(Part of a data file)
════════════════
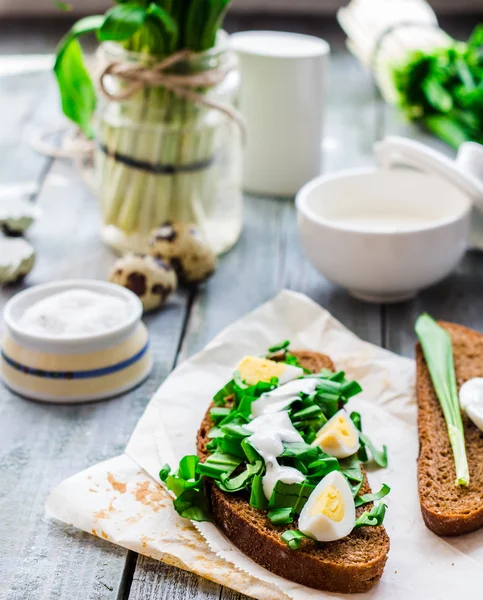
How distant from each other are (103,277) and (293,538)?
1032 mm

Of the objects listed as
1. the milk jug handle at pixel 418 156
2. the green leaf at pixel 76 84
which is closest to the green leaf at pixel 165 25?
the green leaf at pixel 76 84

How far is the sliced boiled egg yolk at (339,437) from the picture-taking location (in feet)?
4.32

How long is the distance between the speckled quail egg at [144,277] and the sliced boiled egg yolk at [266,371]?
42cm

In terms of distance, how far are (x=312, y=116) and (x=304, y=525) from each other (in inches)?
56.3

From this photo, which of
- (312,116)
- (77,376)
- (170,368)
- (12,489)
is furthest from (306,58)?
(12,489)

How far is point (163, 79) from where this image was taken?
1.91 metres

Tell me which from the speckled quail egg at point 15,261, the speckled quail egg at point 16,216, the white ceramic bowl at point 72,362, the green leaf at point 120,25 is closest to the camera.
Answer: the white ceramic bowl at point 72,362

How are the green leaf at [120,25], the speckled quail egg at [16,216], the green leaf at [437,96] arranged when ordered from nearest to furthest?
the green leaf at [120,25] < the speckled quail egg at [16,216] < the green leaf at [437,96]

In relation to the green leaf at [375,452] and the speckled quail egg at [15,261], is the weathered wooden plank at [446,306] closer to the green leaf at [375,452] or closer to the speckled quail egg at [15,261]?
the green leaf at [375,452]

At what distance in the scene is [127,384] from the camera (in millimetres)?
1636

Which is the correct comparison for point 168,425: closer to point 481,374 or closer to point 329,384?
point 329,384

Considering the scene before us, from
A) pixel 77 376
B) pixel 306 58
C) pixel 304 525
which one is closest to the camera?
pixel 304 525

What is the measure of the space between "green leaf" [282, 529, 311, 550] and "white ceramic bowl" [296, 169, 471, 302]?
2.57 ft

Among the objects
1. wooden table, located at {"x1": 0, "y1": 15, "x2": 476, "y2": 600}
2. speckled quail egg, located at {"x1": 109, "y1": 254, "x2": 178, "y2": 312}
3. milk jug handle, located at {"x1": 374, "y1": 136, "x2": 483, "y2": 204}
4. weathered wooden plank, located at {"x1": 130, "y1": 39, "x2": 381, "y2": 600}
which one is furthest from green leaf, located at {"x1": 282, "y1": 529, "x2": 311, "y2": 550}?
milk jug handle, located at {"x1": 374, "y1": 136, "x2": 483, "y2": 204}
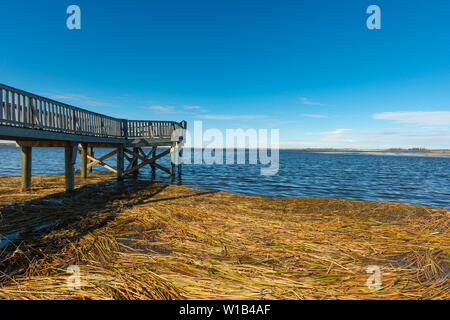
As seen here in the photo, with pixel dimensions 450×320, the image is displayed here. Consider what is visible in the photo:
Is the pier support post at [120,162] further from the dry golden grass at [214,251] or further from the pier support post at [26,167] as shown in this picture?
the dry golden grass at [214,251]

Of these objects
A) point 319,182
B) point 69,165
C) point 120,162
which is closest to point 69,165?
point 69,165

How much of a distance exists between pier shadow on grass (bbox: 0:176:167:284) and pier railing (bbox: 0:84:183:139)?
250 centimetres

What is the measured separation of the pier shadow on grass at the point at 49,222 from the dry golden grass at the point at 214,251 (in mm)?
25

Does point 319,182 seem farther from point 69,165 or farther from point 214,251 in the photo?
point 69,165

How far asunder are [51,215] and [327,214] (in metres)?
8.39

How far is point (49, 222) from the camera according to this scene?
4.90 metres

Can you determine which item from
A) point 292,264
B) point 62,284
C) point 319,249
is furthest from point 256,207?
point 62,284

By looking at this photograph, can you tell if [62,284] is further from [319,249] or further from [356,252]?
[356,252]

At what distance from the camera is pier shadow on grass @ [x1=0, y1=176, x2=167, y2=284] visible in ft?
10.9

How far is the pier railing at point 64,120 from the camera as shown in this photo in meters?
5.49

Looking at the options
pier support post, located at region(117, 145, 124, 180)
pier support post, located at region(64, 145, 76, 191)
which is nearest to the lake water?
pier support post, located at region(117, 145, 124, 180)

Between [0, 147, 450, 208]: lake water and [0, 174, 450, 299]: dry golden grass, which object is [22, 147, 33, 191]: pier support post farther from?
[0, 147, 450, 208]: lake water

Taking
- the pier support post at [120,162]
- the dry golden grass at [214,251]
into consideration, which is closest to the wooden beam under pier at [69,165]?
the dry golden grass at [214,251]

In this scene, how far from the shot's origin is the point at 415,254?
392 cm
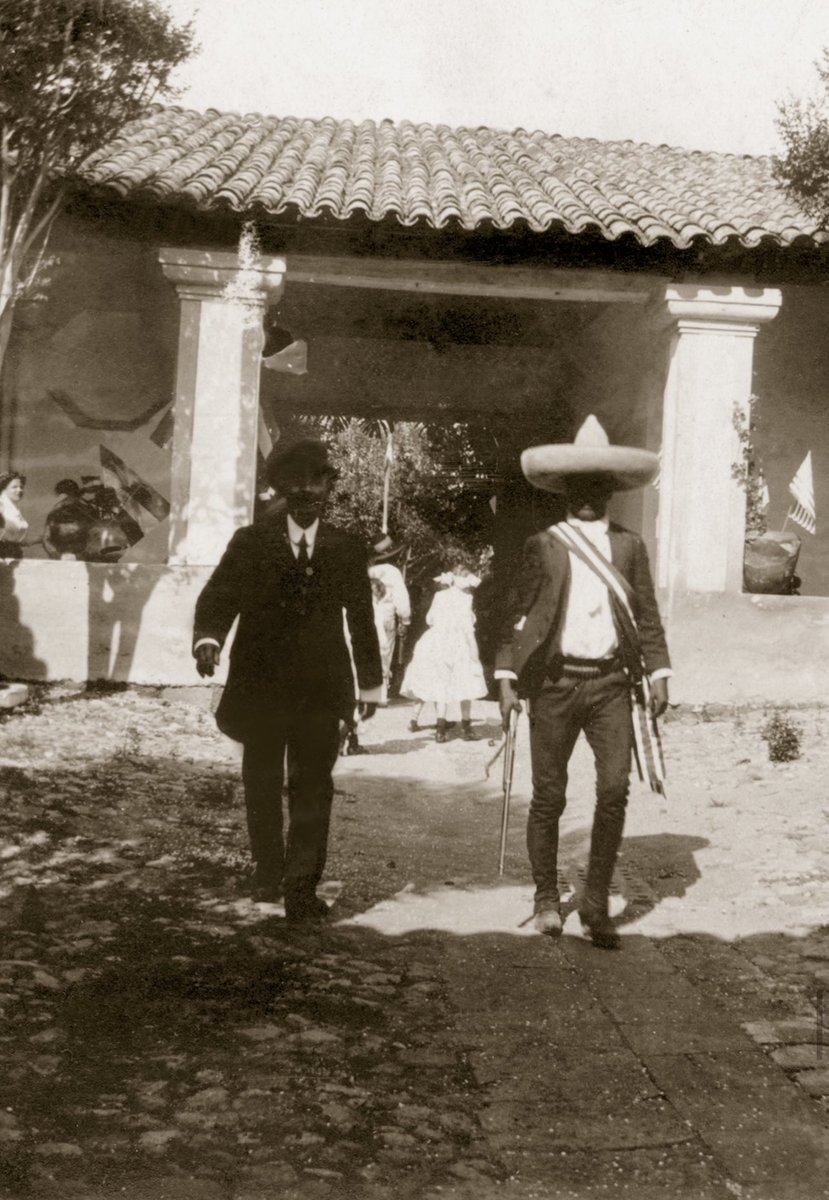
════════════════
Exercise details —
Report each line of the listing above that contains the string "shown". Case counts.

Task output —
Is the pier support post at [120,162] further from the dry golden grass at [214,251] or further from the pier support post at [26,167] as shown in this picture?
How far is the pier railing at point 64,120 from the camera as shown in this photo in meters?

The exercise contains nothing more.